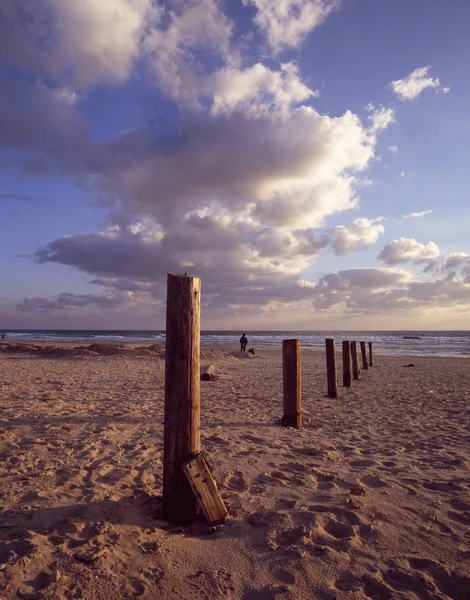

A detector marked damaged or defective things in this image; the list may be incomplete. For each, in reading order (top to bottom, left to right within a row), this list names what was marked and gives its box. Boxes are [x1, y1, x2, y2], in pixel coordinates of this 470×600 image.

broken wooden plank [183, 454, 229, 524]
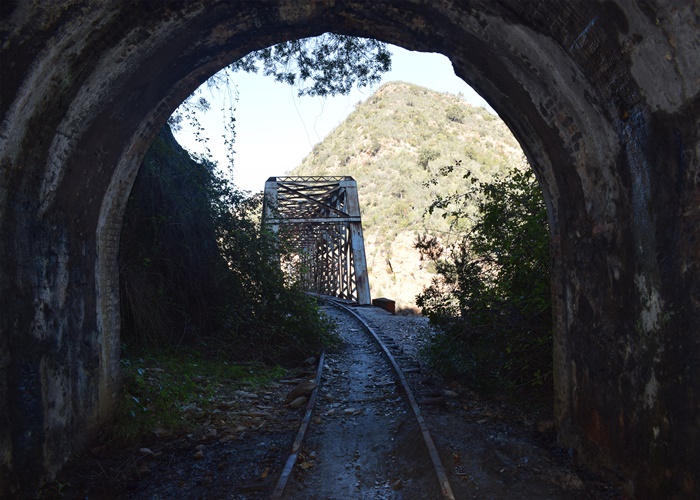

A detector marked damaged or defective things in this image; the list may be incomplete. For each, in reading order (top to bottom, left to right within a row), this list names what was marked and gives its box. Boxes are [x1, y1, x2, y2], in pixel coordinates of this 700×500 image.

rusty railway track [270, 298, 456, 498]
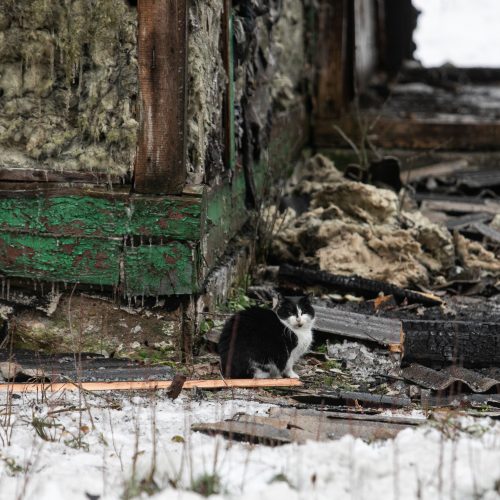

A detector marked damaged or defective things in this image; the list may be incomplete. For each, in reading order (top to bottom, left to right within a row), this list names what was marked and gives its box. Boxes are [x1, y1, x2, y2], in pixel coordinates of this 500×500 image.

charred wooden beam [134, 0, 187, 193]
burnt wood plank [135, 0, 188, 193]
charred wooden beam [278, 266, 442, 304]
charred wooden beam [402, 318, 500, 370]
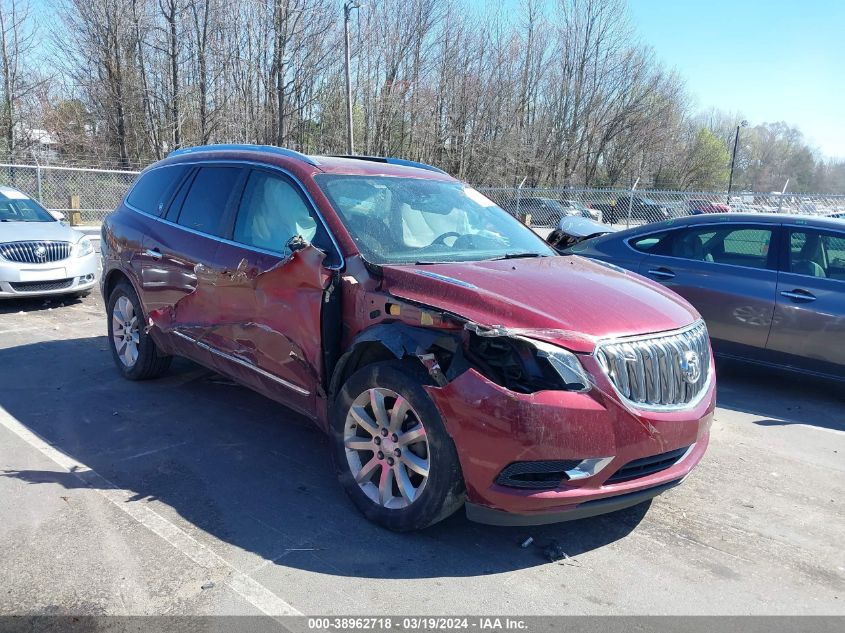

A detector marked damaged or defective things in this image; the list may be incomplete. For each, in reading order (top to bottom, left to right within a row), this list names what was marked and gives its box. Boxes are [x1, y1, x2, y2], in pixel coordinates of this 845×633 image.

damaged red suv [102, 146, 716, 532]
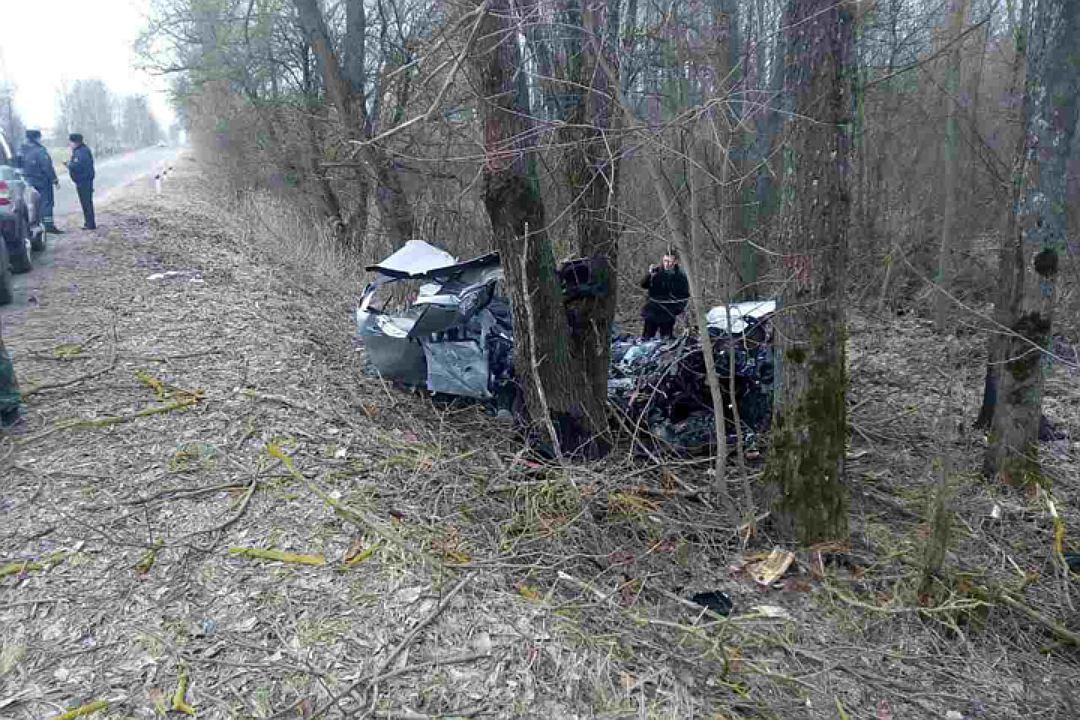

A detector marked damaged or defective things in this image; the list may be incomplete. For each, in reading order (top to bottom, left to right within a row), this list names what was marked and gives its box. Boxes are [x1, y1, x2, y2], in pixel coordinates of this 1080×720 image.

wrecked car [360, 245, 777, 453]
shattered car body [360, 245, 777, 453]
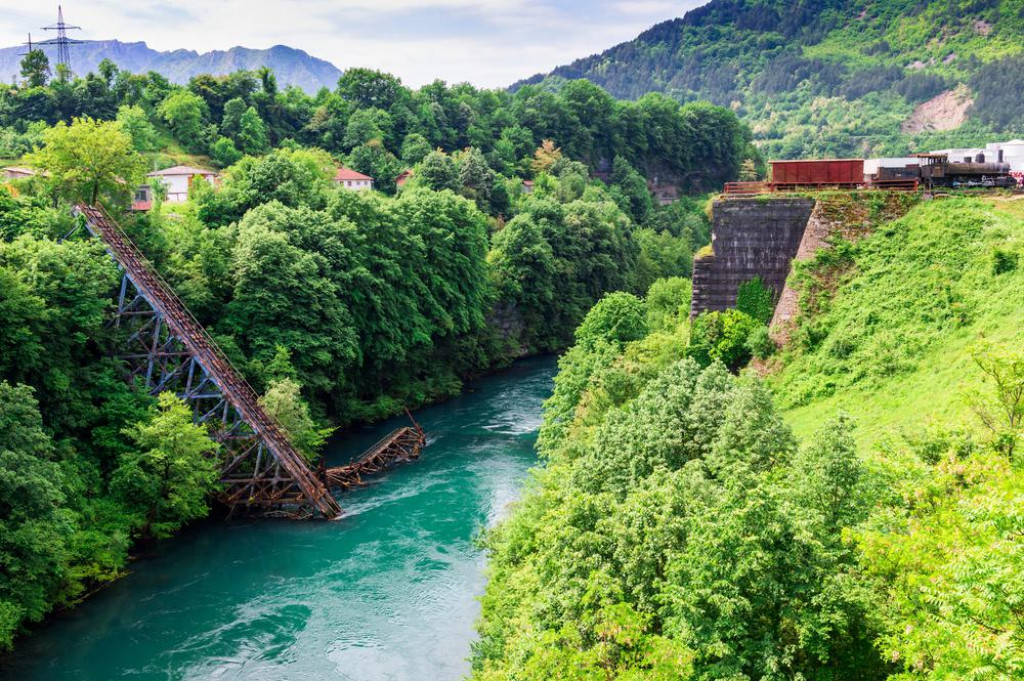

* **What needs to be done**
Without reproducing any picture, repeat exactly the lines from the one containing "this 845×633 image." through the last line of the material above, both ends included.

* **Answer box**
A detector marked damaged or defective things in this image; the list may be incomplete. For each, in reading order (top to bottom, left to right within a row), this list names what was marked and gives its box. Boxes are [x1, y1, x2, y2], in pixel coordinates of this 845×633 image.

damaged red suv [102, 146, 716, 532]

A detector marked damaged or defective things in this image; the list may be incomplete. For each, in reading order (top to bottom, left to right within a row), this list names what was marked and gives its box. Boxes are [x1, y1, x2, y2], in pixel coordinates of this 1080×720 image.

wrecked car [360, 245, 777, 453]
shattered car body [360, 245, 777, 453]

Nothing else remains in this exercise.